Hi,
to create a multi-sample VCF in a large cohort of WES samples of very different quality I have to select only high-quality variants genotyped in as many samples as possible.
I figured out that
- long indels have low quality
- only substitutions do not provide enough variants for my analysis.
I know how to filter out indels using bcftools - is there a command that may filter out long indels only, but remain 1-2bp inserts/deletions?
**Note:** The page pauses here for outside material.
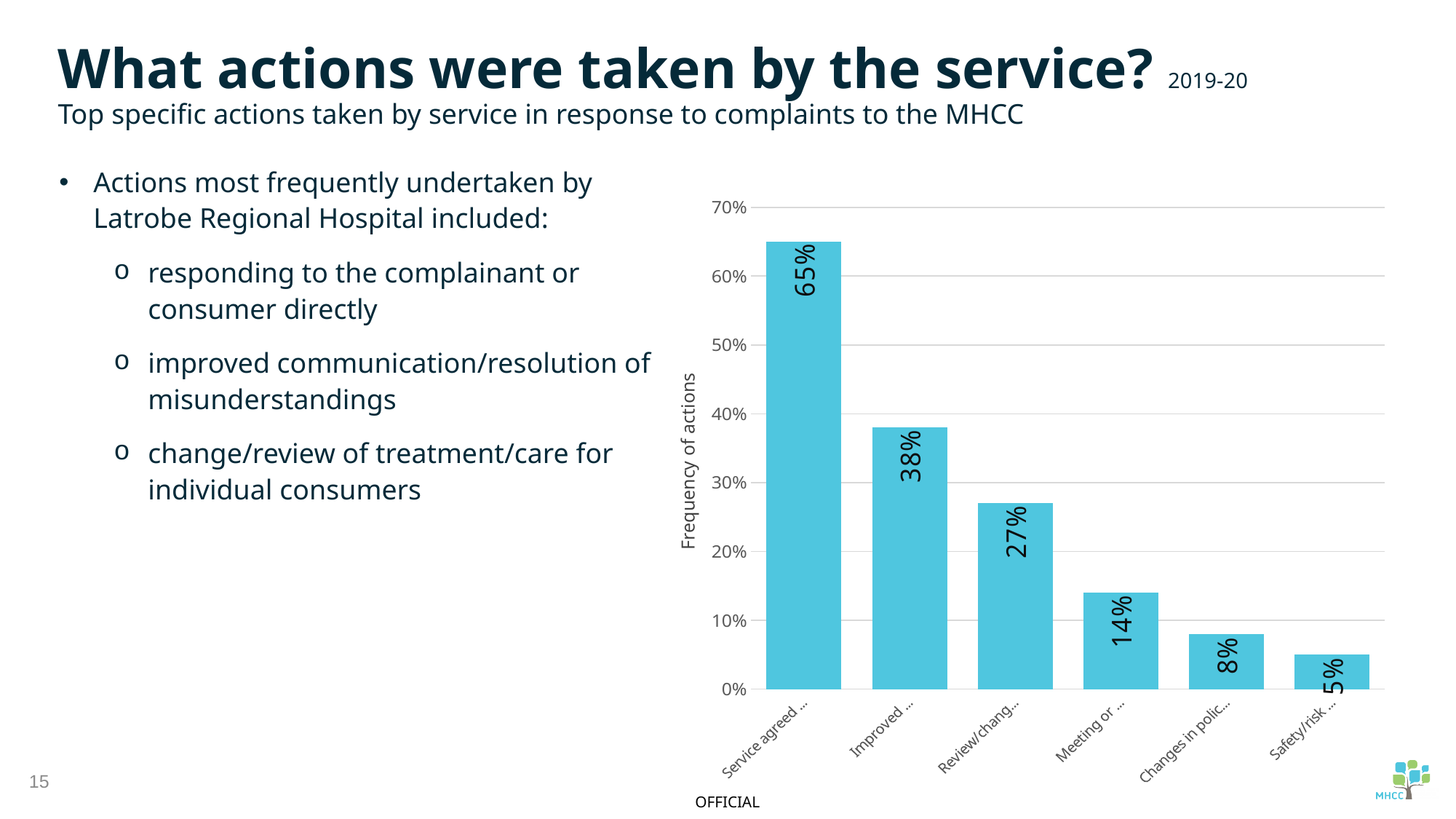
What is the value of the bar labelled 'Meeting or ...'? 14% What is the value of the first bar, labelled 'Service agreed ...'? 65% Which is larger: the value for 'Changes in polic...' or the value for 'Meeting or ...'? Meeting or ... What is the value of the last bar, labelled 'Safety/risk ...'? 5% Do the bar values rise or fall from left to right along the x axis? fall How many bars (categories) are plotted in the chart? 6 What is the value of the bar labelled 'Review/chang...'? 27% What type of chart is shown on the slide? bar chart Which category has the lowest value in the chart? Safety/risk ... What is the value of the bar labelled 'Improved ...'? 38% What is the label of the vertical (y) axis of the chart? Frequency of actions What is the difference between the values of the 'Service agreed ...' bar and the 'Improved ...' bar? 27%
I feel some AWK command should be very fast, but I don't know how to count number of chars in columns ALT/REF of the VCF and how to print only variants where both ALT/REF variants are shorter than 3 symbols.
Appreciate any help, quick googling did not solve the problem.
UPD: My ugly solution based on Ram's comment:
zcat final_all_merged.vcf.gz | grep "#" > only_short_indels.vcf
zcat final_all_merged.vcf.gz | awk 'length($5) + length($(4)) < 4' >> only_short_indels.vcf
gzip only_short_indels.vcf
I believe Pierre's solution will also work, just too lazy to install additional toolkit on cluster...
UPD1: one liner
zcat final_all_merged.vcf.gz | awk '($1 ~ /^#/ || length($5) + length($(4)) < 4)' | gzip > only_short_indels.vcf.gz
Google is your friend here. One of the top results when I searched for
nchar awk
is this link: https://stackoverflow.com/questions/16613854/remove-lines-based-on-number-of-characters which shows a function calledlength
, which I think you should be able to use like so:length($5)-length($4) > 3
(and add in something there to get the absolute value of the difference).shame on me, should work indeed!